When the listing has been read, print it out again in full, word for word.

### Supplied data
---

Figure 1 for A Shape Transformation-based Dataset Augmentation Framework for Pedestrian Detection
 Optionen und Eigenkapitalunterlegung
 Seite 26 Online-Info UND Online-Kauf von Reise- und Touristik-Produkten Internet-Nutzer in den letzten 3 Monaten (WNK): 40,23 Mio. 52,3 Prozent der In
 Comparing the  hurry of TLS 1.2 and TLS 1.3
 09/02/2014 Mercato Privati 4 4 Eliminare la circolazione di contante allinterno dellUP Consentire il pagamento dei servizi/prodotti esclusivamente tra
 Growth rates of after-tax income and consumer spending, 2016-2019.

---

### Exercise result
Figure 1 for A Shape Transformation-based Dataset Augmentation Framework for Pedestrian Detection
 Optionen und Eigenkapitalunterlegung
 Seite 26 Online-Info UND Online-Kauf von Reise- und Touristik-Produkten Internet-Nutzer in den letzten 3 Monaten (WNK): 40,23 Mio. 52,3 Prozent der In
 Comparing the  hurry of TLS 1.2 and TLS 1.3
 09/02/2014 Mercato Privati 4 4 Eliminare la circolazione di contante allinterno dellUP Consentire il pagamento dei servizi/prodotti esclusivamente tra
 Growth rates of after-tax income and consumer spending, 2016-2019.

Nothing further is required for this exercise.